WRITTEN TASK -
Count the lines in the records below that contain the string "JSON", treating uppercase and lowercase as different. Give only the number.

Data excerpts:
────

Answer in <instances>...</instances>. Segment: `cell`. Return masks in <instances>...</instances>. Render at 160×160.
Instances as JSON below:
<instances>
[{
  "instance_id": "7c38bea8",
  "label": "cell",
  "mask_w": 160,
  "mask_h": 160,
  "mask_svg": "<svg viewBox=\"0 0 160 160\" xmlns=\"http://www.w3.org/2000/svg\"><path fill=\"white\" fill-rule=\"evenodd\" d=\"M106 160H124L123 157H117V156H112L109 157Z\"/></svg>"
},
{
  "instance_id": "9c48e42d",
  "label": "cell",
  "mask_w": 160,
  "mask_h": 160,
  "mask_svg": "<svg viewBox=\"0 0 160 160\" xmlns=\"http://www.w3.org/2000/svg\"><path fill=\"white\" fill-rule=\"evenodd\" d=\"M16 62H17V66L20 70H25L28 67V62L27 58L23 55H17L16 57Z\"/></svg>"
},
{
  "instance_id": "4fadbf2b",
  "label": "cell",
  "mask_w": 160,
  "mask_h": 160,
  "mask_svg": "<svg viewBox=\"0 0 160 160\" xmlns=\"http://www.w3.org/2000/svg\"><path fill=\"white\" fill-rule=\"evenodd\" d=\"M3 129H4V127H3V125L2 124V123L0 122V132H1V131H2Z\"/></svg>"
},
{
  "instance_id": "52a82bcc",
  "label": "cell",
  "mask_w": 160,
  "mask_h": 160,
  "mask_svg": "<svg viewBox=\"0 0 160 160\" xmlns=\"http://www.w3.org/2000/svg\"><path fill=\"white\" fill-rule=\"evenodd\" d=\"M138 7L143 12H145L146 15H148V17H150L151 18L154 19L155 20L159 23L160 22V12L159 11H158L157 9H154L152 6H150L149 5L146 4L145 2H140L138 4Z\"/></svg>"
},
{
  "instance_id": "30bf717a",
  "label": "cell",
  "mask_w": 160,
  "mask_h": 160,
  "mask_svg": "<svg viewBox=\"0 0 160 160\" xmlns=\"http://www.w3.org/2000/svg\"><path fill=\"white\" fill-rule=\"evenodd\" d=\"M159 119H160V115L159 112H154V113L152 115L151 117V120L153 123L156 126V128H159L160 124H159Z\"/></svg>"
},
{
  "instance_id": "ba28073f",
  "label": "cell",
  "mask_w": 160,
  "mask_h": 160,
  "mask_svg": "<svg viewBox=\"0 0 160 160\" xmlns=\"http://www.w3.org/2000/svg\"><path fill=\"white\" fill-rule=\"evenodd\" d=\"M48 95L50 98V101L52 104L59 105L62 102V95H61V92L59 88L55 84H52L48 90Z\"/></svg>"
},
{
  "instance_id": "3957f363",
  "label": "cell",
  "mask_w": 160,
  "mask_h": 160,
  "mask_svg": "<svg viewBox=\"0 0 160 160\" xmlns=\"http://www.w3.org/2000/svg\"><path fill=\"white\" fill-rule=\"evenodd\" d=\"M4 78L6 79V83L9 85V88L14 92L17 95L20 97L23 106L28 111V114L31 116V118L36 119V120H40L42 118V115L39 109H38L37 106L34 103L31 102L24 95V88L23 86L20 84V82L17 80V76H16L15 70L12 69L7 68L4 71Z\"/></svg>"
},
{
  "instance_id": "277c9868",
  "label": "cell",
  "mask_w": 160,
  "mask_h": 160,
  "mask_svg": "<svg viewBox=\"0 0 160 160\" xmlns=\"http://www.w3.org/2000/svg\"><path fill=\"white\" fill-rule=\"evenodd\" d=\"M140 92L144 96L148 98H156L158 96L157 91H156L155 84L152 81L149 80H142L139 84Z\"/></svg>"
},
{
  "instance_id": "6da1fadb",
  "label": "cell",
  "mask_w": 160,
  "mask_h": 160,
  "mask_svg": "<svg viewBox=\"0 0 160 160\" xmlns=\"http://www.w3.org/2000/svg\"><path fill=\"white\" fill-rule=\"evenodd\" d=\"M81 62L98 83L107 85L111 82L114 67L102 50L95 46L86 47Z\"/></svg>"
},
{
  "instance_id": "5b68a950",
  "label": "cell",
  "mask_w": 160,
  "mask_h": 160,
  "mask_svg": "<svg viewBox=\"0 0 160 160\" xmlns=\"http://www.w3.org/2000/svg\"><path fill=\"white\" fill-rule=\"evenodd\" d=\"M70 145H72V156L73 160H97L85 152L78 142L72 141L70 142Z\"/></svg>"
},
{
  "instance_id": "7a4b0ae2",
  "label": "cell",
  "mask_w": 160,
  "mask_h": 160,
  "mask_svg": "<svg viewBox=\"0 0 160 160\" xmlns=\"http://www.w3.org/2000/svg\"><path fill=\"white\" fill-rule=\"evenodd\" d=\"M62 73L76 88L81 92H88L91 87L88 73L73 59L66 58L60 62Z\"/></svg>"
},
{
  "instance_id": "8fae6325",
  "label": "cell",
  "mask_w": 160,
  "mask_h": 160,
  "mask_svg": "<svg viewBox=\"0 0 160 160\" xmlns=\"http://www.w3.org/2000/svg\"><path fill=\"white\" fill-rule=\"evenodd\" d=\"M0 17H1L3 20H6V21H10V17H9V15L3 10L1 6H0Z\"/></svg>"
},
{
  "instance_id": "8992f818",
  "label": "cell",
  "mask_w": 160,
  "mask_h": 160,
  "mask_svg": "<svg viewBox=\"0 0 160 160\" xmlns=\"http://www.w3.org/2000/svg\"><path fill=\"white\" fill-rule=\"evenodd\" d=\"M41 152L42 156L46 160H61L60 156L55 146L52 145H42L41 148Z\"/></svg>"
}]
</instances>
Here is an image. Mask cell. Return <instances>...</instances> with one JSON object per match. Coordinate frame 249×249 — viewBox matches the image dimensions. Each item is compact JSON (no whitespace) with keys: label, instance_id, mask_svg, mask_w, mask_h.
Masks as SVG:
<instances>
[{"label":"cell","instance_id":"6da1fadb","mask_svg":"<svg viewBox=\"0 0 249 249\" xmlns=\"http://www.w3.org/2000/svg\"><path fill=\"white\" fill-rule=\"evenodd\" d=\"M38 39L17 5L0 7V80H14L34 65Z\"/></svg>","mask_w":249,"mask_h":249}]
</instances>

────

FULL ANSWER -
2